The silence was oppressive. Louise’s arms felt heavy.
‘She’s been admitted to Hvidovre Hospital. Actually, the police aren’t involved with this at all, but obviously there’s no doubt why she felt driven to do such an unfortunate thing. Her mother was the one who called the ambulance.’
Exactly a week after she found Susanne the last time, Louise thought, her heart sinking. She pictured the slightly awkward, battered expression on Susanne’s face, and it struck more of a chord in her than she would have liked.
There was a knock on Heilmann’s door, and Suhr stuck his head in. ‘You guys coming?’
‘We’ll join you in a minute,’ Heilmann replied, waving him away.
‘Susanne’s mother called Suhr at home at six this morning. She must have got the number out of the phone book,’ Heilmann continued, smiling wanly. ‘I think you should drive out there and talk to Susanne. I’m sensing maybe there’s something she hasn’t told us. Something that’s really bothering her. This was a cry for help, so obviously we’ll also need to offer her some counselling.’
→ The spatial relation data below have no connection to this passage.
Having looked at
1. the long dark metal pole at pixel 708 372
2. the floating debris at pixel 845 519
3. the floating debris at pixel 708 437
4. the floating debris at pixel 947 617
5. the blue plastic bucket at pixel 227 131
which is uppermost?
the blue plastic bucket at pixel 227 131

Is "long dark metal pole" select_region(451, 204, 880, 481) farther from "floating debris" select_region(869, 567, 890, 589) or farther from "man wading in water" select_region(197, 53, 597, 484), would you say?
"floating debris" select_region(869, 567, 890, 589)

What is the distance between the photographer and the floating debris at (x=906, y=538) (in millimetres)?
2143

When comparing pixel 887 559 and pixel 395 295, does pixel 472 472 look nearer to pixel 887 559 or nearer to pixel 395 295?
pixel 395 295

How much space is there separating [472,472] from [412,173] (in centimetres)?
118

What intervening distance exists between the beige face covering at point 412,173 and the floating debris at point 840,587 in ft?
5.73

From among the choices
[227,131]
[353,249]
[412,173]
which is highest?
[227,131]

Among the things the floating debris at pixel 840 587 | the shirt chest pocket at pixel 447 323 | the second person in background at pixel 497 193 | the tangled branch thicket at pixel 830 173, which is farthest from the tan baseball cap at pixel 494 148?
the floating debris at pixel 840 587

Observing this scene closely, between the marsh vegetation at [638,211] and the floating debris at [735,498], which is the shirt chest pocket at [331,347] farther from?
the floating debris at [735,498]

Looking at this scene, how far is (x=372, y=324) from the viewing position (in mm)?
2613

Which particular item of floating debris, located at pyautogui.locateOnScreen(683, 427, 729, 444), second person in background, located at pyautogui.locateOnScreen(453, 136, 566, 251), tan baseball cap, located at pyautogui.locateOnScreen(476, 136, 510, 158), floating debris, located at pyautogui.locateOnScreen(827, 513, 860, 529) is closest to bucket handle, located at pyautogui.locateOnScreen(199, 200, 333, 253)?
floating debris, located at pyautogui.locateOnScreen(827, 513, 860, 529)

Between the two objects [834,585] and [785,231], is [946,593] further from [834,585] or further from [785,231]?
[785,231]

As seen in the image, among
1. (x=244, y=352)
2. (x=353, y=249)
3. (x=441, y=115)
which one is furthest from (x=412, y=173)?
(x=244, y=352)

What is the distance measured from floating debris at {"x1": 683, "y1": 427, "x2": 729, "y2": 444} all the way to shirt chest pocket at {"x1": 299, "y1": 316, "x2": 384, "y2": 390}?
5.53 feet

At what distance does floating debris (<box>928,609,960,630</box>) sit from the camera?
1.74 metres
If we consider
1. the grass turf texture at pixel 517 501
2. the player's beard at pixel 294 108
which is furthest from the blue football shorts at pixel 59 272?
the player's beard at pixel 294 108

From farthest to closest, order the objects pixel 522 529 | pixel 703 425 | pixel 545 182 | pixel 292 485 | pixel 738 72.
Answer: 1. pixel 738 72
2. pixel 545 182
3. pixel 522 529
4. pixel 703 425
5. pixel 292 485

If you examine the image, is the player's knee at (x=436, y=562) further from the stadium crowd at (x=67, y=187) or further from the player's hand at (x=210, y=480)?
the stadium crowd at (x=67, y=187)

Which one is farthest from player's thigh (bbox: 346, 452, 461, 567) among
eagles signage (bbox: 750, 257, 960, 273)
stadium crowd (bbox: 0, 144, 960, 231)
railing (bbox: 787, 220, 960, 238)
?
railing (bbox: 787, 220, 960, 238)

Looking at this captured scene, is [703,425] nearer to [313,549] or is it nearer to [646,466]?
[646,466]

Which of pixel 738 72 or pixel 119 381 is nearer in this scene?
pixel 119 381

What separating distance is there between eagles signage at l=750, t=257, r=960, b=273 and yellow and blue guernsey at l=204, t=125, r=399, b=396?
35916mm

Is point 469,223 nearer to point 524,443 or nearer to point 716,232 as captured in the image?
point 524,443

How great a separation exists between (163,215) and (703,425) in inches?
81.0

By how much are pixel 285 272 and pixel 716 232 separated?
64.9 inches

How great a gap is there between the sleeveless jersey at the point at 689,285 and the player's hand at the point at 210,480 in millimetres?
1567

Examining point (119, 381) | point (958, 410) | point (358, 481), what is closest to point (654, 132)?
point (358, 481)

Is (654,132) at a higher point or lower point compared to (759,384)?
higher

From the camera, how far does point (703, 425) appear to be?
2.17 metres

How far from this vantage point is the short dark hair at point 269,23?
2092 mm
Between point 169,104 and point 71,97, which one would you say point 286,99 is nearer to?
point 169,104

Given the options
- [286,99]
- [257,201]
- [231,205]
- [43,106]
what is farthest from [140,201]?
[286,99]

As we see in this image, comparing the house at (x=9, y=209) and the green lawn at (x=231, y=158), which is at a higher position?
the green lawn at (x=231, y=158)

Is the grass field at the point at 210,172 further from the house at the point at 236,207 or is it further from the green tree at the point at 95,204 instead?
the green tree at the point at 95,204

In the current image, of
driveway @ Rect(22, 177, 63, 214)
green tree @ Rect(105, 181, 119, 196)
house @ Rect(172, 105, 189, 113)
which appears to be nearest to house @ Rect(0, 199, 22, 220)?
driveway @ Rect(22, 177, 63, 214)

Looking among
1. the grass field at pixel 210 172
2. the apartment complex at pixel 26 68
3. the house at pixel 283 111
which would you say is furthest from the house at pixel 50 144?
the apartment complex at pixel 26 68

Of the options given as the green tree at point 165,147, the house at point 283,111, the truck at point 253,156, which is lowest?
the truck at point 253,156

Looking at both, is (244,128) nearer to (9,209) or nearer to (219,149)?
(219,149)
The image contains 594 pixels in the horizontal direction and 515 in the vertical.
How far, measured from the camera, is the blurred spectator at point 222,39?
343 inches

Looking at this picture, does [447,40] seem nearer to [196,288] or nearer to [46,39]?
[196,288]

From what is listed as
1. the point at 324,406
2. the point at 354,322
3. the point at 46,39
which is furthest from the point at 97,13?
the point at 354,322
Louise nodded, completely in agreement.
‘Not that you should push her too hard,’ Heilmann continued, ‘but maybe she’s remembered something that could help us. Something she repressed originally because of the shock. We do see that all the time.’
‘Of course I’ll talk to her. I can go right now,’ Louise said.
‘You should attend the morning briefing first. You can drive out to Hvidovre after that,’ Heilmann replied, standing to retrieve the vehicle logbook off the bookshelf behind her. She wrote in Louise’s name and tossed her a set of keys. They walked together over to the break room, where the briefing was already under way. They had just sat down when Willumsen flung the door open and interrupted Suhr.